═════ Provided entries ═════
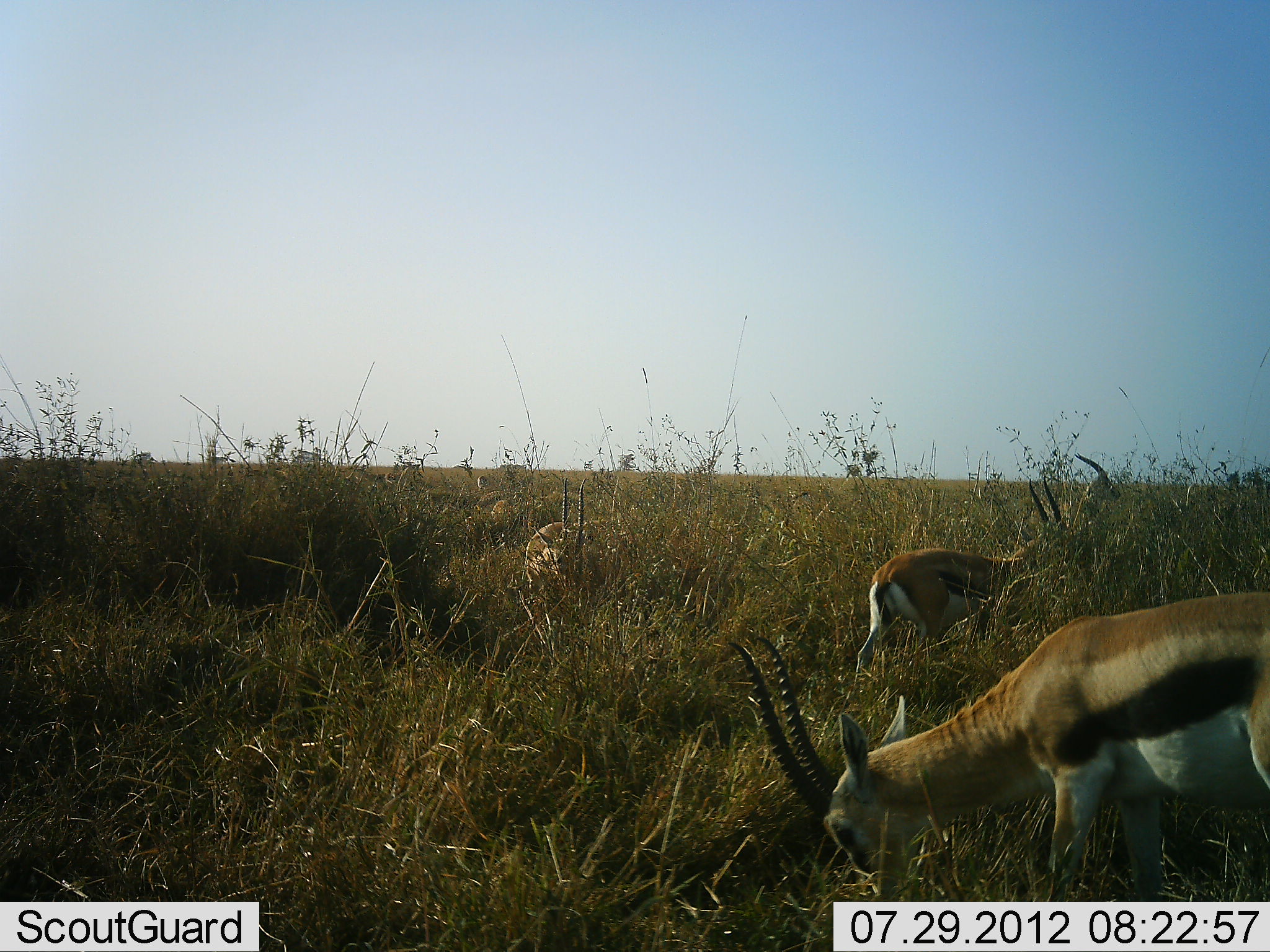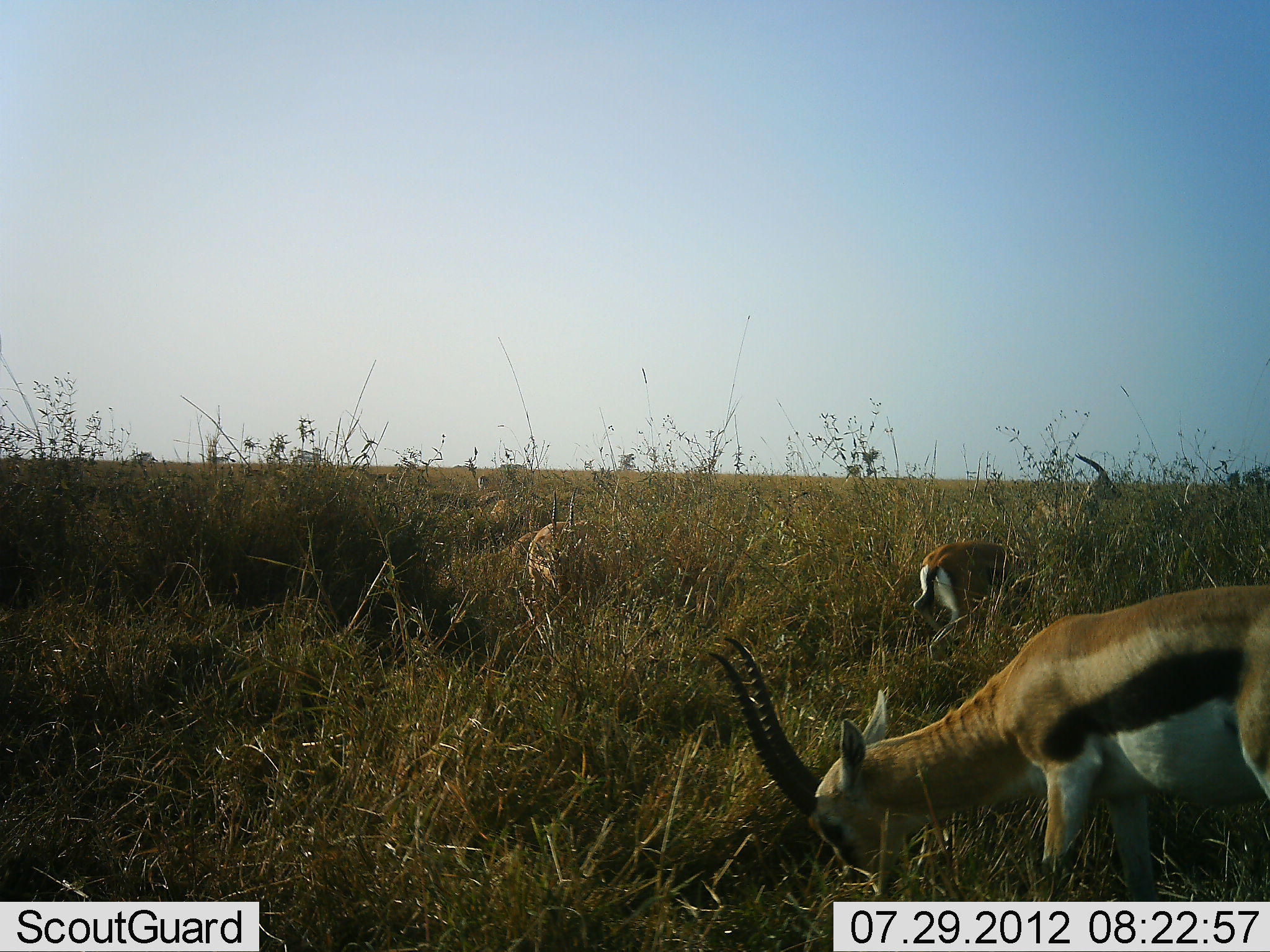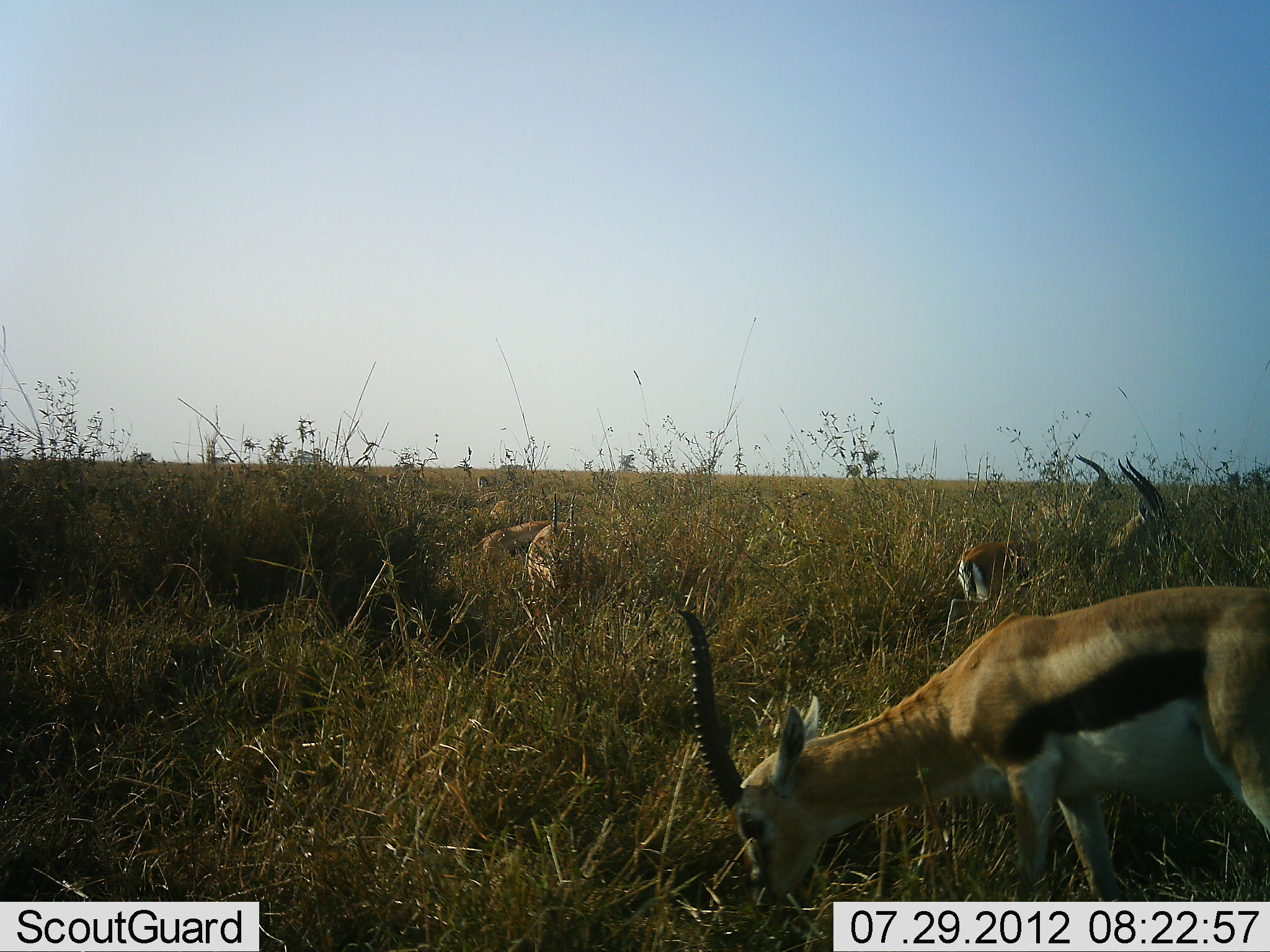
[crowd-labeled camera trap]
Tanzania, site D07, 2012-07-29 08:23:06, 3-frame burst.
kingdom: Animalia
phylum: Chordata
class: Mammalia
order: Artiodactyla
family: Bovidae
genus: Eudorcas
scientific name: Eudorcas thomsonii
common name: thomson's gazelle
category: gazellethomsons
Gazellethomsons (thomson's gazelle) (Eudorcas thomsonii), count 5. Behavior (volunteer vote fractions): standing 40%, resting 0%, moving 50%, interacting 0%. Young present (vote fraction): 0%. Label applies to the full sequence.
═════
Every record must be copied exactly, with the pictures left out.

[crowd-labeled camera trap]
Tanzania, site D07, 2012-07-29 08:23:06, 3-frame burst.
kingdom: Animalia
phylum: Chordata
class: Mammalia
order: Artiodactyla
family: Bovidae
genus: Eudorcas
scientific name: Eudorcas thomsonii
common name: thomson's gazelle
category: gazellethomsons
Gazellethomsons (thomson's gazelle) (Eudorcas thomsonii), count 5. Behavior (volunteer vote fractions): standing 40%, resting 0%, moving 50%, interacting 0%. Young present (vote fraction): 0%. Label applies to the full sequence.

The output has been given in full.